## Start

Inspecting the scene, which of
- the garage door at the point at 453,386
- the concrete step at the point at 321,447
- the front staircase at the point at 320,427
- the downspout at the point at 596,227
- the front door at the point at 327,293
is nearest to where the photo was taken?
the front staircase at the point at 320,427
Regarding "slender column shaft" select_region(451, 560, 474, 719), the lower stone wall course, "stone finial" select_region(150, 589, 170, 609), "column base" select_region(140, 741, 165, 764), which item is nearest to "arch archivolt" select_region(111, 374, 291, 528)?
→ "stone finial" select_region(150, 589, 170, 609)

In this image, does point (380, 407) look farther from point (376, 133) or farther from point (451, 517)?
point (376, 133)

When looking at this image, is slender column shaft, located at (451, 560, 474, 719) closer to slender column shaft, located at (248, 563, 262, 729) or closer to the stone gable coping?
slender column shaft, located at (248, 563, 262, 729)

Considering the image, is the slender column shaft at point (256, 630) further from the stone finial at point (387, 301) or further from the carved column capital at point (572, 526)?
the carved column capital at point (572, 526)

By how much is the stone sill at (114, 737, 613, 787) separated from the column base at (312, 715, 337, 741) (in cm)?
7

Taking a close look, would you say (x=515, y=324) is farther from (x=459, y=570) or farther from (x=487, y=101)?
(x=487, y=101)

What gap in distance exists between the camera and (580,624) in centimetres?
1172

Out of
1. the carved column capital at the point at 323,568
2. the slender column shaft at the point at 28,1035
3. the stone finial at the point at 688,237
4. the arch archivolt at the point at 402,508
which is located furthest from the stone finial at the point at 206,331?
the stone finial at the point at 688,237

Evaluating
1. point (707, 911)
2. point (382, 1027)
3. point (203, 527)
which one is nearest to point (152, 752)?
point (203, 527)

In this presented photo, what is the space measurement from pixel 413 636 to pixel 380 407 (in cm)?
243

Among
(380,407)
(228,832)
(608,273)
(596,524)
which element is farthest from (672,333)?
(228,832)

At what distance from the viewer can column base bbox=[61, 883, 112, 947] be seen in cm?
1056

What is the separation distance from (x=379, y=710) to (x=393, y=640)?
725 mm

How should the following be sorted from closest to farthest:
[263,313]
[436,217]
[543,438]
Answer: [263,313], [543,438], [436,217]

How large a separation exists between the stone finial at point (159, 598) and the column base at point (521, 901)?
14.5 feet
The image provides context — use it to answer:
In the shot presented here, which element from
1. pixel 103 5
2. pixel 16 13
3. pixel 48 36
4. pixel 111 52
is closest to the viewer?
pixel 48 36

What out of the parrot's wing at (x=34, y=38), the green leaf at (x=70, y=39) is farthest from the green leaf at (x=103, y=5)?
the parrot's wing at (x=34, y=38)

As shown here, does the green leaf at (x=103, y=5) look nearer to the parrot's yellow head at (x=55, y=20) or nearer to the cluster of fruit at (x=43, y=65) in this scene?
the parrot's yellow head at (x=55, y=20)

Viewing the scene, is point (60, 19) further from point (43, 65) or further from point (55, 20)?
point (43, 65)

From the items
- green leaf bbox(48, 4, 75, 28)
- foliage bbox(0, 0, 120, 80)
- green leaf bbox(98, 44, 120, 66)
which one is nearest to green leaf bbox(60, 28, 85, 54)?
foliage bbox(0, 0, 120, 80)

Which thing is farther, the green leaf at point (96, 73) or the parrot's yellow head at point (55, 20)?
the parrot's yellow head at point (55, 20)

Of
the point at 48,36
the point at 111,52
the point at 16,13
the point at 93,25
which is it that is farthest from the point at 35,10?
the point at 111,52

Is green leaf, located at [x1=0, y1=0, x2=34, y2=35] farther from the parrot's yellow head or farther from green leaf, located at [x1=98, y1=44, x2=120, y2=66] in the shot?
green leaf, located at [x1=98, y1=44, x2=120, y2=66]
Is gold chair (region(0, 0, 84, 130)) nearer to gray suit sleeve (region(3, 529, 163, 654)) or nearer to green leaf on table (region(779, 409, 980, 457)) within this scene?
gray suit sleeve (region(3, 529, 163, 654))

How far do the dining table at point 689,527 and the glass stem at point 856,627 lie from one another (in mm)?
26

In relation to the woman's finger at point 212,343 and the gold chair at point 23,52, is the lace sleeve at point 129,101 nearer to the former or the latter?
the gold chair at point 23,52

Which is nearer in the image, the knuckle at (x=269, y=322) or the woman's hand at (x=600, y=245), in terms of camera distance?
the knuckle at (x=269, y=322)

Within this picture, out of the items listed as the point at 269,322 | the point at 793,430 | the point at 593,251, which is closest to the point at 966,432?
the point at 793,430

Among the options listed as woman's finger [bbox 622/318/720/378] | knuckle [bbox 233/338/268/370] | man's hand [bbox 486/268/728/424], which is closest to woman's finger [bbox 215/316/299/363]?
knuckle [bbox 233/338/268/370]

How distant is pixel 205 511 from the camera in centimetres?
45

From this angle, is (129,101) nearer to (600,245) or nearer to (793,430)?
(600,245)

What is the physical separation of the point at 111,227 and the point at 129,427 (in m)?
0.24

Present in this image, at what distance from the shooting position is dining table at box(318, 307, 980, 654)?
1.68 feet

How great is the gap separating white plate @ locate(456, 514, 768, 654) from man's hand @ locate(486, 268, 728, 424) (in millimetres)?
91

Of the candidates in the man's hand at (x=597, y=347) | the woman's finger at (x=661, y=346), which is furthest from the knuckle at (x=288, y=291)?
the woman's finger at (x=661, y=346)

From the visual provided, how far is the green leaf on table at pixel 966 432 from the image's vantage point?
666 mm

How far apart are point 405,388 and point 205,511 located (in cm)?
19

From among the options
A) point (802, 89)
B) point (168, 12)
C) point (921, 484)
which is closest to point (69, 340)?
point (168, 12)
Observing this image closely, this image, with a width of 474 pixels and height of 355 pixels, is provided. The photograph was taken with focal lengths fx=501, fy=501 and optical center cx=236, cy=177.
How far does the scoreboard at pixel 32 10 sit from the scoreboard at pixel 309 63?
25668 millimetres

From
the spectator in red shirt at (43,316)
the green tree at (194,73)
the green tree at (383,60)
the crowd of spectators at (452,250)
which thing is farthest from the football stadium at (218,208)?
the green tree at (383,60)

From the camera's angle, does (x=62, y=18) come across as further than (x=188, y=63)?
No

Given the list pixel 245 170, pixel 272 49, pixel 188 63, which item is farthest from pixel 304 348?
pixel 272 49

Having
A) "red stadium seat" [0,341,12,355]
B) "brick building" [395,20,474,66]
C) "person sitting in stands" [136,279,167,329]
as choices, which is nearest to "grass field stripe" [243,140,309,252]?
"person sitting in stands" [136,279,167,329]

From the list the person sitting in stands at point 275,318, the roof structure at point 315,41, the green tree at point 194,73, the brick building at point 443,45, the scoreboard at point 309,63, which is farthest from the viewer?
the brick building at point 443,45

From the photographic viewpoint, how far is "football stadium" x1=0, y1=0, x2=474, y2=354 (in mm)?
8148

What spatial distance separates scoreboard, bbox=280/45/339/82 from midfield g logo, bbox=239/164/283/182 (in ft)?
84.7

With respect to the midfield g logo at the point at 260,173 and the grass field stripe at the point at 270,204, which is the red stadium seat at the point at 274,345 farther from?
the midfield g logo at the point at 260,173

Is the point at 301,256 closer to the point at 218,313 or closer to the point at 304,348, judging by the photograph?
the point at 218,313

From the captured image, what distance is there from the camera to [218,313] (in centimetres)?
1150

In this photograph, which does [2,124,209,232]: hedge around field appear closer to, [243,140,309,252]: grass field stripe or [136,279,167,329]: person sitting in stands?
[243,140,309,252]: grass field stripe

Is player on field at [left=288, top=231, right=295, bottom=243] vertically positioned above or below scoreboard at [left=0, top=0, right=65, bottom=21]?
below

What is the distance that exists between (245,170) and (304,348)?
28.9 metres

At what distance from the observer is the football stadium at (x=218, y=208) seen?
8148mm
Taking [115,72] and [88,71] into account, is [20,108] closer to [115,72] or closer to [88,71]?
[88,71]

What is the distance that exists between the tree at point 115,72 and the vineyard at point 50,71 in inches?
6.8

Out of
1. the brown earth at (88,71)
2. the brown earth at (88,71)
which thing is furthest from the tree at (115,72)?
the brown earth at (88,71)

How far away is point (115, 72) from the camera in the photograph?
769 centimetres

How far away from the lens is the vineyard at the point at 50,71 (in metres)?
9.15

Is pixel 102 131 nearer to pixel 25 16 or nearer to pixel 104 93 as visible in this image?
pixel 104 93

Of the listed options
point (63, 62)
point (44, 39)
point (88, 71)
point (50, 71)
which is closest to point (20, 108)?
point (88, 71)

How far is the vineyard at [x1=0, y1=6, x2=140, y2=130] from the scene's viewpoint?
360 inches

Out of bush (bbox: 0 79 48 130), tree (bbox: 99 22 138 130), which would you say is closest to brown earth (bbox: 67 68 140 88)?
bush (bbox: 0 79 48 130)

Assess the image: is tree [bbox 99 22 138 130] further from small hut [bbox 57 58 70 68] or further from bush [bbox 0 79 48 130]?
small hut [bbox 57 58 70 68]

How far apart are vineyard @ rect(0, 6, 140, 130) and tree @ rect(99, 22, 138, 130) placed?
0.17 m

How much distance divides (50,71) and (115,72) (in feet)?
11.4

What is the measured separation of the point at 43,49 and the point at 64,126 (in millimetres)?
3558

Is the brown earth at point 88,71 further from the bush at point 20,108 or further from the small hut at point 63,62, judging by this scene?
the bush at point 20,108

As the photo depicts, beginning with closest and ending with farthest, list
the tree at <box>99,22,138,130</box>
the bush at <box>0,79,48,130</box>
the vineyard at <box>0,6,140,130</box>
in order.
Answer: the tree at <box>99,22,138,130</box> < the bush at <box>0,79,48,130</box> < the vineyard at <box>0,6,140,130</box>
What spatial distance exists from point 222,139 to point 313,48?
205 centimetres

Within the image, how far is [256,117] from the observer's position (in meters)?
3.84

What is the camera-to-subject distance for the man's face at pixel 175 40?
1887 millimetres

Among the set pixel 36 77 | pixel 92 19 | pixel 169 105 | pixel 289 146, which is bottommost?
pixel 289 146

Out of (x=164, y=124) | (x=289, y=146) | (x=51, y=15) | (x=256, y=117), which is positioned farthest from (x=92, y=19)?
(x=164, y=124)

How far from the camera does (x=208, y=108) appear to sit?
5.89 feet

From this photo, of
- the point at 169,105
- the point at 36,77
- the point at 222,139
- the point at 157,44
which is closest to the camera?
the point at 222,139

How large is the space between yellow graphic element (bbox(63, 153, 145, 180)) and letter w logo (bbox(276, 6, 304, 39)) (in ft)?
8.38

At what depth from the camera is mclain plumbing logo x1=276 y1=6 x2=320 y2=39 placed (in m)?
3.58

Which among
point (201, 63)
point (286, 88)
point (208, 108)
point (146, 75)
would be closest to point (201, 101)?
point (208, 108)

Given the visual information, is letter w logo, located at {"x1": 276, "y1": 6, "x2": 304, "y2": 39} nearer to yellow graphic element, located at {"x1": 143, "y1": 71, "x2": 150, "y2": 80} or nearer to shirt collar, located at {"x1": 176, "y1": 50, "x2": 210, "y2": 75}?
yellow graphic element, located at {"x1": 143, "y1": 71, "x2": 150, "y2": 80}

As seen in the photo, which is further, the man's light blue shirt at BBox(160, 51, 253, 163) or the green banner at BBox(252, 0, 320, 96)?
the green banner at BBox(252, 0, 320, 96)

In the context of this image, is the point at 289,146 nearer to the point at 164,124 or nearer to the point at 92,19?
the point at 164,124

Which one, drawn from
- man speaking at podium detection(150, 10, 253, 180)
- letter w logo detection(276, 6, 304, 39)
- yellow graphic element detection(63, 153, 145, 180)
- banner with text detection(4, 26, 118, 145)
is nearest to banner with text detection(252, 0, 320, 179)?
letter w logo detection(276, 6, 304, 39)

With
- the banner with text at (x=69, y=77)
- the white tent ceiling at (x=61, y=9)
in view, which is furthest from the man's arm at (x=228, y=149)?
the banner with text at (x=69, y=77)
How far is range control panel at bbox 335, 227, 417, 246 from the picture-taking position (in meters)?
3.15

## End

#### SHORT TASK:
Take the line with "As seen in the" and all lines after it to the last line, and reproduce them exactly.

#### CORRECT RESPONSE:
As seen in the photo, which is further, the man's light blue shirt at BBox(160, 51, 253, 163) or the green banner at BBox(252, 0, 320, 96)?
the green banner at BBox(252, 0, 320, 96)

In the context of this image, is the point at 289,146 nearer to the point at 164,124 or nearer to the point at 92,19?
the point at 164,124

Which one, drawn from
- man speaking at podium detection(150, 10, 253, 180)
- letter w logo detection(276, 6, 304, 39)
- yellow graphic element detection(63, 153, 145, 180)
- banner with text detection(4, 26, 118, 145)
is nearest to banner with text detection(252, 0, 320, 179)?
letter w logo detection(276, 6, 304, 39)

With
- the banner with text at (x=69, y=77)
- the white tent ceiling at (x=61, y=9)
in view, which is furthest from the man's arm at (x=228, y=149)?
the banner with text at (x=69, y=77)
How far is range control panel at bbox 335, 227, 417, 246 from the picture-taking position (in meters)?
3.15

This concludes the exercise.